### [Stored data]
- - -

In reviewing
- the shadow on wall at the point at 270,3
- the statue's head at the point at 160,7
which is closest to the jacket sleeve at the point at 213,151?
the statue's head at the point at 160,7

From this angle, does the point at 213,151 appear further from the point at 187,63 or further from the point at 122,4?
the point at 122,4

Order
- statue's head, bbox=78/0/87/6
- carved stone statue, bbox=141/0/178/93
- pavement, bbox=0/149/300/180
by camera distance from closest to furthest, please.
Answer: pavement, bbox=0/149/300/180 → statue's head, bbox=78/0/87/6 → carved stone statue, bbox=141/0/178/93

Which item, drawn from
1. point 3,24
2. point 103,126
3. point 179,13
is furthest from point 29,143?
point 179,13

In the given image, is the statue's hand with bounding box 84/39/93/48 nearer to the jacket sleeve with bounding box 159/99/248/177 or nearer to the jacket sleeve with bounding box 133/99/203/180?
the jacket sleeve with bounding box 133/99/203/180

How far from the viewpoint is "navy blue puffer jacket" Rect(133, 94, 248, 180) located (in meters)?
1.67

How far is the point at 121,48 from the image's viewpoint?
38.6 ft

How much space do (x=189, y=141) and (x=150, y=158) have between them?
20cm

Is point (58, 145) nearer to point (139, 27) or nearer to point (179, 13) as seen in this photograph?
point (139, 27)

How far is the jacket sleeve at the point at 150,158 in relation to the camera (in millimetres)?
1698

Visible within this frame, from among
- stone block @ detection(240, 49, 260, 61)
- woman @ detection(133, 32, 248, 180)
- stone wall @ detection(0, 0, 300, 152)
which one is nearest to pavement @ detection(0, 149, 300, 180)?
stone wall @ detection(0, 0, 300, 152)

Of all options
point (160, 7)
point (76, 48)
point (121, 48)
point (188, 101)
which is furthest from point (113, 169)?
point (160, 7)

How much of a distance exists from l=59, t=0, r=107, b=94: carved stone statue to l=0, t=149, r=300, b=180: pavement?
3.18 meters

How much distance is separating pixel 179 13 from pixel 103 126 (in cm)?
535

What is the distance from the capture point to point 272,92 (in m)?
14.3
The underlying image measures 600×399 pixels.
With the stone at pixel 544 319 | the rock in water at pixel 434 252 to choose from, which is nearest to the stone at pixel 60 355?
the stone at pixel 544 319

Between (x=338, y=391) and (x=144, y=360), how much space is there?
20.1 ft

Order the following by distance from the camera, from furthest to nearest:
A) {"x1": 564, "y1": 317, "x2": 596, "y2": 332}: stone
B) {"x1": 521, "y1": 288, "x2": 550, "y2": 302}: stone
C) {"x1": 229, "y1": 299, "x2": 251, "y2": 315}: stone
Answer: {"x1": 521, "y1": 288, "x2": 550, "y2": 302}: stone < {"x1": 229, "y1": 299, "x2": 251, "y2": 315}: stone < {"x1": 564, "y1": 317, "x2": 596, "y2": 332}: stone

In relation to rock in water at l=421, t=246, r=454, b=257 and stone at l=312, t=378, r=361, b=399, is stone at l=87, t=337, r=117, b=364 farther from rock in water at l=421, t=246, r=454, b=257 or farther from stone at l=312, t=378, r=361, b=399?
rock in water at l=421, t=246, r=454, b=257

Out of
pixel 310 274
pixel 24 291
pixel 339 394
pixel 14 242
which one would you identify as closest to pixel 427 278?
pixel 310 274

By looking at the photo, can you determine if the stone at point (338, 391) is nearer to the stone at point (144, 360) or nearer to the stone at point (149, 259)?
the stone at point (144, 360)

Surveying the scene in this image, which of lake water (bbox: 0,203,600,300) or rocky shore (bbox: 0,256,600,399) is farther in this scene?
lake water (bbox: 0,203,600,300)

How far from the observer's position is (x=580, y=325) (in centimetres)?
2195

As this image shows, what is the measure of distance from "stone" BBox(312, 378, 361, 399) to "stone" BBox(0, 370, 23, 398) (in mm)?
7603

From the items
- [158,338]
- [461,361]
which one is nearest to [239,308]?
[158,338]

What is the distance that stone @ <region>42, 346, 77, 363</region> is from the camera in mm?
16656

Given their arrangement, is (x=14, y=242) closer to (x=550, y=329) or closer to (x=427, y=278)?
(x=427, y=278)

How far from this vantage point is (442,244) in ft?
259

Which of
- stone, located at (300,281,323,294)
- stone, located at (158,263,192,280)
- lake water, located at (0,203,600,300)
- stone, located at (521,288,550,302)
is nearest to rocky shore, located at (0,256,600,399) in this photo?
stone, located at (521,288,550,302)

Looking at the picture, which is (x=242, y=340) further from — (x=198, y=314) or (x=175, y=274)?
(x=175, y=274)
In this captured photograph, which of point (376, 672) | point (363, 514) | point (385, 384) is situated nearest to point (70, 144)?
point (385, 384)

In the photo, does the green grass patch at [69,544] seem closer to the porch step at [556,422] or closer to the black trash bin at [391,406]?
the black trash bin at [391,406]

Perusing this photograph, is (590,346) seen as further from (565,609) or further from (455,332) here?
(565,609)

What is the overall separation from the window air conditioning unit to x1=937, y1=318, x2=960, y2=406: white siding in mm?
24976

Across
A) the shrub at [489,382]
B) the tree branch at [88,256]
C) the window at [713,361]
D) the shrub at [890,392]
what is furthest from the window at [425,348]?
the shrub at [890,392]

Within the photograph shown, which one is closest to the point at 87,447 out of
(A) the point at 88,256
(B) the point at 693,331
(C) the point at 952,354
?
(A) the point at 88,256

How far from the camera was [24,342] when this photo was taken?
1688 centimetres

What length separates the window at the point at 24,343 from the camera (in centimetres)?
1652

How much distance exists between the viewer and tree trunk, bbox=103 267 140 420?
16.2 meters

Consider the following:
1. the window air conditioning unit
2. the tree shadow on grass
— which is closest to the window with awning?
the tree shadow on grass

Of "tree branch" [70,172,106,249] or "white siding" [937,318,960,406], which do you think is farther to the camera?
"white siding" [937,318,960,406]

- - -

### [Exercise task]
Copy out every line of the records above word for word, leaving nothing out and changing nothing.

### [Expected output]
In reviewing
- the shadow on wall at the point at 270,3
- the statue's head at the point at 160,7
which is closest to the jacket sleeve at the point at 213,151?
the statue's head at the point at 160,7

From this angle, does the point at 213,151 appear further from the point at 187,63 or further from the point at 122,4?
the point at 122,4

Order
- statue's head, bbox=78/0/87/6
- carved stone statue, bbox=141/0/178/93
- pavement, bbox=0/149/300/180
by camera distance from closest to furthest, please.
Answer: pavement, bbox=0/149/300/180 → statue's head, bbox=78/0/87/6 → carved stone statue, bbox=141/0/178/93

Which item, drawn from
1. point 3,24
2. point 103,126
3. point 179,13
is furthest from point 29,143?
point 179,13

In the given image, is the statue's hand with bounding box 84/39/93/48 nearer to the jacket sleeve with bounding box 159/99/248/177 or nearer to the jacket sleeve with bounding box 133/99/203/180?
the jacket sleeve with bounding box 133/99/203/180

How far from the viewpoint is "navy blue puffer jacket" Rect(133, 94, 248, 180) located (in meters)?
1.67

How far is the point at 121,48 from the image's viewpoint?
38.6 ft

How much space do (x=189, y=141) and (x=150, y=158) have between them?
20cm

Is point (58, 145) nearer to point (139, 27) or nearer to point (179, 13) as seen in this photograph?
point (139, 27)

How far is the jacket sleeve at the point at 150,158 in relation to the camera (in millimetres)?
1698

Visible within this frame, from among
- stone block @ detection(240, 49, 260, 61)
- woman @ detection(133, 32, 248, 180)
- stone wall @ detection(0, 0, 300, 152)
which one is nearest to pavement @ detection(0, 149, 300, 180)?
stone wall @ detection(0, 0, 300, 152)

Of all options
point (160, 7)
point (76, 48)
point (121, 48)
point (188, 101)
which is furthest from point (113, 169)?
point (160, 7)

How much of a distance exists from l=59, t=0, r=107, b=94: carved stone statue to l=0, t=149, r=300, b=180: pavement?
3.18 meters

How much distance is separating pixel 179 13 from pixel 103 126 (in cm)?
535

What is the distance from the capture point to point 272,92 (in m)?
14.3
The underlying image measures 600×399 pixels.
With the stone at pixel 544 319 | the rock in water at pixel 434 252 to choose from, which is nearest to the stone at pixel 60 355?
the stone at pixel 544 319

Between (x=338, y=391) and (x=144, y=360), how much space is there?
20.1 ft

Order the following by distance from the camera, from furthest to nearest:
A) {"x1": 564, "y1": 317, "x2": 596, "y2": 332}: stone
B) {"x1": 521, "y1": 288, "x2": 550, "y2": 302}: stone
C) {"x1": 229, "y1": 299, "x2": 251, "y2": 315}: stone
Answer: {"x1": 521, "y1": 288, "x2": 550, "y2": 302}: stone < {"x1": 229, "y1": 299, "x2": 251, "y2": 315}: stone < {"x1": 564, "y1": 317, "x2": 596, "y2": 332}: stone

In relation to rock in water at l=421, t=246, r=454, b=257 and stone at l=312, t=378, r=361, b=399, is stone at l=87, t=337, r=117, b=364 farther from rock in water at l=421, t=246, r=454, b=257 or farther from stone at l=312, t=378, r=361, b=399?
rock in water at l=421, t=246, r=454, b=257

Out of
pixel 310 274
pixel 24 291
pixel 339 394
pixel 14 242
which one would you identify as closest to pixel 427 278?
pixel 310 274

By looking at the photo, can you determine if the stone at point (338, 391) is nearer to the stone at point (144, 360) or nearer to the stone at point (149, 259)?
the stone at point (144, 360)

Surveying the scene in this image, which of lake water (bbox: 0,203,600,300) or rocky shore (bbox: 0,256,600,399) is farther in this scene?
lake water (bbox: 0,203,600,300)

How far from the observer's position is (x=580, y=325) (in centimetres)?
2195

As this image shows, what is the measure of distance from "stone" BBox(312, 378, 361, 399) to "stone" BBox(0, 370, 23, 398) (in mm)?
7603

From the items
- [158,338]
- [461,361]
which one is nearest to [239,308]?
[158,338]

What is the distance that stone @ <region>42, 346, 77, 363</region> is from the camera in mm?
16656

Given their arrangement, is (x=14, y=242) closer to (x=550, y=329) or closer to (x=427, y=278)?
(x=427, y=278)

How far from this vantage point is (442,244) in ft?
259

Which of
- stone, located at (300,281,323,294)
- stone, located at (158,263,192,280)
- lake water, located at (0,203,600,300)
- stone, located at (521,288,550,302)
is nearest to rocky shore, located at (0,256,600,399) in this photo?
stone, located at (521,288,550,302)

Looking at the picture, which is (x=242, y=340) further from — (x=198, y=314) or (x=175, y=274)?
(x=175, y=274)
In this captured photograph, which of point (376, 672) | point (363, 514) | point (385, 384) is situated nearest to point (70, 144)?
point (385, 384)

In the photo, does the green grass patch at [69,544] seem closer to the porch step at [556,422] or closer to the black trash bin at [391,406]?
the black trash bin at [391,406]

Perusing this photograph, is (590,346) seen as further from (565,609) or further from (455,332) here?
(565,609)

What is the overall separation from the window air conditioning unit to x1=937, y1=318, x2=960, y2=406: white siding in mm?
24976

Across
A) the shrub at [489,382]
B) the tree branch at [88,256]
C) the window at [713,361]
D) the shrub at [890,392]
what is furthest from the window at [425,348]?
the shrub at [890,392]

Within the photograph shown, which one is closest to the point at 87,447 out of
(A) the point at 88,256
(B) the point at 693,331
(C) the point at 952,354
?
(A) the point at 88,256

How far from the camera was [24,342] when this photo was taken?
1688 centimetres

What length separates the window at the point at 24,343 from the camera (in centimetres)?
1652

How much distance exists between the viewer and tree trunk, bbox=103 267 140 420?
16.2 meters

Consider the following:
1. the window air conditioning unit
2. the tree shadow on grass
— which is closest to the window with awning?
the tree shadow on grass

Of "tree branch" [70,172,106,249] or "white siding" [937,318,960,406], which do you think is farther to the camera?
"white siding" [937,318,960,406]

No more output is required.